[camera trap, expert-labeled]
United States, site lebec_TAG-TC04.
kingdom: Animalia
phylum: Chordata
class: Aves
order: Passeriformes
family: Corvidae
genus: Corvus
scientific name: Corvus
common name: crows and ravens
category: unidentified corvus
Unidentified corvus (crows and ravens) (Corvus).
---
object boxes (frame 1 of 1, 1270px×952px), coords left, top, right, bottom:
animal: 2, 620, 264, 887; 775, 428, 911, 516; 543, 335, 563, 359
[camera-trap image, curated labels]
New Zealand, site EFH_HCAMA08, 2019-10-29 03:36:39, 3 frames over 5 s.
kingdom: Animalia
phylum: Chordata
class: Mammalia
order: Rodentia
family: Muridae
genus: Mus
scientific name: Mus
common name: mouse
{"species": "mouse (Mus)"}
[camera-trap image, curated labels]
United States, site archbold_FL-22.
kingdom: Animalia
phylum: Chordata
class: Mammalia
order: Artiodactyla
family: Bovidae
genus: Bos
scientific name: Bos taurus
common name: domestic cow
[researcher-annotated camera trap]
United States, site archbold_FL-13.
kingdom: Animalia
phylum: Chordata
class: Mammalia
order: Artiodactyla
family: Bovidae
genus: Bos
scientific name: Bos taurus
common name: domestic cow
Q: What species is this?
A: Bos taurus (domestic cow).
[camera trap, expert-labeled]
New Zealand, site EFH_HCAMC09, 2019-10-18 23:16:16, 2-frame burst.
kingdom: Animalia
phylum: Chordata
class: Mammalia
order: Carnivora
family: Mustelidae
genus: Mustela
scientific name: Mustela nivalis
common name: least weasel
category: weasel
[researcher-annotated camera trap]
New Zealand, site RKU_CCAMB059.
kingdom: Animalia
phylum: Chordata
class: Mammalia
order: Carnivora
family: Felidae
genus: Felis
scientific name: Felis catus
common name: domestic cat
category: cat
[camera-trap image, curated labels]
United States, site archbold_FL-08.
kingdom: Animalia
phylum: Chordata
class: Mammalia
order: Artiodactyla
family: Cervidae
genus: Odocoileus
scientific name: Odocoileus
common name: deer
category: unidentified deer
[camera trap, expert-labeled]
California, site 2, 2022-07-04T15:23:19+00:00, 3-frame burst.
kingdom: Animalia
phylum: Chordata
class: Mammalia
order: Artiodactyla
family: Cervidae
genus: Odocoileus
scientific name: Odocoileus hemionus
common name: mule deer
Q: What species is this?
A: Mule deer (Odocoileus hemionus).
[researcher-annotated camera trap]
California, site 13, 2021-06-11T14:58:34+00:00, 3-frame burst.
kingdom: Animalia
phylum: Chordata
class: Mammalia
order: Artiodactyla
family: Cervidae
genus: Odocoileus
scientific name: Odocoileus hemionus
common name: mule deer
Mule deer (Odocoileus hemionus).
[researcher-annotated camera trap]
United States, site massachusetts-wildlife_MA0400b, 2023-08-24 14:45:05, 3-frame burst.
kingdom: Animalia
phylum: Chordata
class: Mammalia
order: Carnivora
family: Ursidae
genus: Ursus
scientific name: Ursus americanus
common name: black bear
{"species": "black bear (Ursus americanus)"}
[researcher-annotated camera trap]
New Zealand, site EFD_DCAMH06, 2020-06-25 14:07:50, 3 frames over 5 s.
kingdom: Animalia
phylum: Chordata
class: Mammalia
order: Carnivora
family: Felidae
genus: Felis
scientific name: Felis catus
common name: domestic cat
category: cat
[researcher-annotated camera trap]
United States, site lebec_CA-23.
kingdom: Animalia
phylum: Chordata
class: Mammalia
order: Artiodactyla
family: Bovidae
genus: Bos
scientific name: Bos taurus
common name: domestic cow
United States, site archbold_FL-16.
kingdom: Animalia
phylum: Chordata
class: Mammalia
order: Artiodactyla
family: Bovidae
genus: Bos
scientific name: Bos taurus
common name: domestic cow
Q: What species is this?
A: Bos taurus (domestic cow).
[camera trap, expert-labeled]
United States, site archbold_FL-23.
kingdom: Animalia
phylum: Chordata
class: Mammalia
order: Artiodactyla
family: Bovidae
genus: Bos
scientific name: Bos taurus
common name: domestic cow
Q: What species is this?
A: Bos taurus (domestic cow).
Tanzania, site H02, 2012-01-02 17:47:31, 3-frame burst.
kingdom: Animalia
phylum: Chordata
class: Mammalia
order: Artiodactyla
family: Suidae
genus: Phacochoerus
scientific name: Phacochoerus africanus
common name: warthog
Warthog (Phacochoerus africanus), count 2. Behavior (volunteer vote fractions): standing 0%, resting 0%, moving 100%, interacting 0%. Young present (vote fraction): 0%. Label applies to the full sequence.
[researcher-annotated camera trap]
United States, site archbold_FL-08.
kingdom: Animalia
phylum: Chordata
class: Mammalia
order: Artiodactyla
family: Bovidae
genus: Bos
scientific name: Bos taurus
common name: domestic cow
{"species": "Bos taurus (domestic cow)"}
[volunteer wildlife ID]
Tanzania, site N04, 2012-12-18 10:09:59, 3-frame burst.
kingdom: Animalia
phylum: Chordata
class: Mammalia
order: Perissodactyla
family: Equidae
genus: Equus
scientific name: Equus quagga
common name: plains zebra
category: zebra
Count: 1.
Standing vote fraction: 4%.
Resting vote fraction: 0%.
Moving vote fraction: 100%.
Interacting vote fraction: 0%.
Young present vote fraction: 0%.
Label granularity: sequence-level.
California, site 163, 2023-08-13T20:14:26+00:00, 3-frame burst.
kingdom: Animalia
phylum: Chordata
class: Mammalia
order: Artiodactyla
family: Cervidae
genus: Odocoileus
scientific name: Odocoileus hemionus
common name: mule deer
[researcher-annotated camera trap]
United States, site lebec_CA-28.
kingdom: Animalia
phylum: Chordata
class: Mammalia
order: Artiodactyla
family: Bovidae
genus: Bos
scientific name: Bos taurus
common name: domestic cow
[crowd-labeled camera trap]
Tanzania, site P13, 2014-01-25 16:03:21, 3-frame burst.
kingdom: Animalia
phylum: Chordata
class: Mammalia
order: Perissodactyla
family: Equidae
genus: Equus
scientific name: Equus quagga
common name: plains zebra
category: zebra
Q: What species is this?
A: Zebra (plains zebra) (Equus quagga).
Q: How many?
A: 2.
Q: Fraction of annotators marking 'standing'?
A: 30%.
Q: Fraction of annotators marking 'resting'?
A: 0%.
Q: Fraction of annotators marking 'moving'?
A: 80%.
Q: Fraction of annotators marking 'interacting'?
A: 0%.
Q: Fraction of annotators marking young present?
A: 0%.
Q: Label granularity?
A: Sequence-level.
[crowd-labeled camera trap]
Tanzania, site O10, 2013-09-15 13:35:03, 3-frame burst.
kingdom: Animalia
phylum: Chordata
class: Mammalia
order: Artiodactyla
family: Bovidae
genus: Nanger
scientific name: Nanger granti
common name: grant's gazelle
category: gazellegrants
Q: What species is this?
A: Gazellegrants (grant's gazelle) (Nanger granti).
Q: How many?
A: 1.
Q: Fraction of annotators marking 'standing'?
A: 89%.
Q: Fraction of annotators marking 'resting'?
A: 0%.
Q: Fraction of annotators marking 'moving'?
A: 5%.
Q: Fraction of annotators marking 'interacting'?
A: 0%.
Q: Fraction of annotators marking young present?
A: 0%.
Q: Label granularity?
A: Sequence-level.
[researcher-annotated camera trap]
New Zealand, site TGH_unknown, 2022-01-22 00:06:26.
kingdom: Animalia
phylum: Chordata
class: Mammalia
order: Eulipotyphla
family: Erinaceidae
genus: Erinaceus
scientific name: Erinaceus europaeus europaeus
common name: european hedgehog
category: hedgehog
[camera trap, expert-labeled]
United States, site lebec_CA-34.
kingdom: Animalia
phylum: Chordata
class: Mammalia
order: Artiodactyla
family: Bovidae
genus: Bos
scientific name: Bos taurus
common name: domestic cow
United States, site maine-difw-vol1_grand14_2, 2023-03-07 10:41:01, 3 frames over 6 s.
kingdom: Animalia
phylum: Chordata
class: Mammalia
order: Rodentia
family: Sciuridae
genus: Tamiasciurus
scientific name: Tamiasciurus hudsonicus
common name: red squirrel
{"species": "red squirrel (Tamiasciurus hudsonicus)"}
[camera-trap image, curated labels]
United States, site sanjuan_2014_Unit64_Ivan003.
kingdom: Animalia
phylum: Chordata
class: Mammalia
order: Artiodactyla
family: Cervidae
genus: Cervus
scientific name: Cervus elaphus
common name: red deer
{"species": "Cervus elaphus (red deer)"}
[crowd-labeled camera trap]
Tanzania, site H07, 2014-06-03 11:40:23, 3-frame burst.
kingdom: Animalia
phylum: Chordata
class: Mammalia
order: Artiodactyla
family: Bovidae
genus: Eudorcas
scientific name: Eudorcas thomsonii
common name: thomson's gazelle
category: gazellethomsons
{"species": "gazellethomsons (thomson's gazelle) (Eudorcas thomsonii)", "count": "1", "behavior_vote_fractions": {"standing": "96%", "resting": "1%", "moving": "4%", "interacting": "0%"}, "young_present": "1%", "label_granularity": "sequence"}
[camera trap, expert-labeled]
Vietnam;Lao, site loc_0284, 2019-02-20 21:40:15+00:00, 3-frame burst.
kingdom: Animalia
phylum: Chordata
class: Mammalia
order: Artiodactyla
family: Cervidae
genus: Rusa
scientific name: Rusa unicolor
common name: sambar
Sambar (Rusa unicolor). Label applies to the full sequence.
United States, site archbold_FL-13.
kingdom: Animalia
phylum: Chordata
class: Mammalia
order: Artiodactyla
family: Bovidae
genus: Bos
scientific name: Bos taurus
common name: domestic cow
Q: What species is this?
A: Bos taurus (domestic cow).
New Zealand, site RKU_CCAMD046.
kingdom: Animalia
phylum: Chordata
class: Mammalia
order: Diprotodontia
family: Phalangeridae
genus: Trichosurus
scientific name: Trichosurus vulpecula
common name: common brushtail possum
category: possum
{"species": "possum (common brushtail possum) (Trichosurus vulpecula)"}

----

● TRY IT:
Search the entries above for lines containing the word "frames", and copy each one.

● WRITTEN REPLY:
New Zealand, site EFH_HCAMA08, 2019-10-29 03:36:39, 3 frames over 5 s.
New Zealand, site EFD_DCAMH06, 2020-06-25 14:07:50, 3 frames over 5 s.
United States, site maine-difw-vol1_grand14_2, 2023-03-07 10:41:01, 3 frames over 6 s.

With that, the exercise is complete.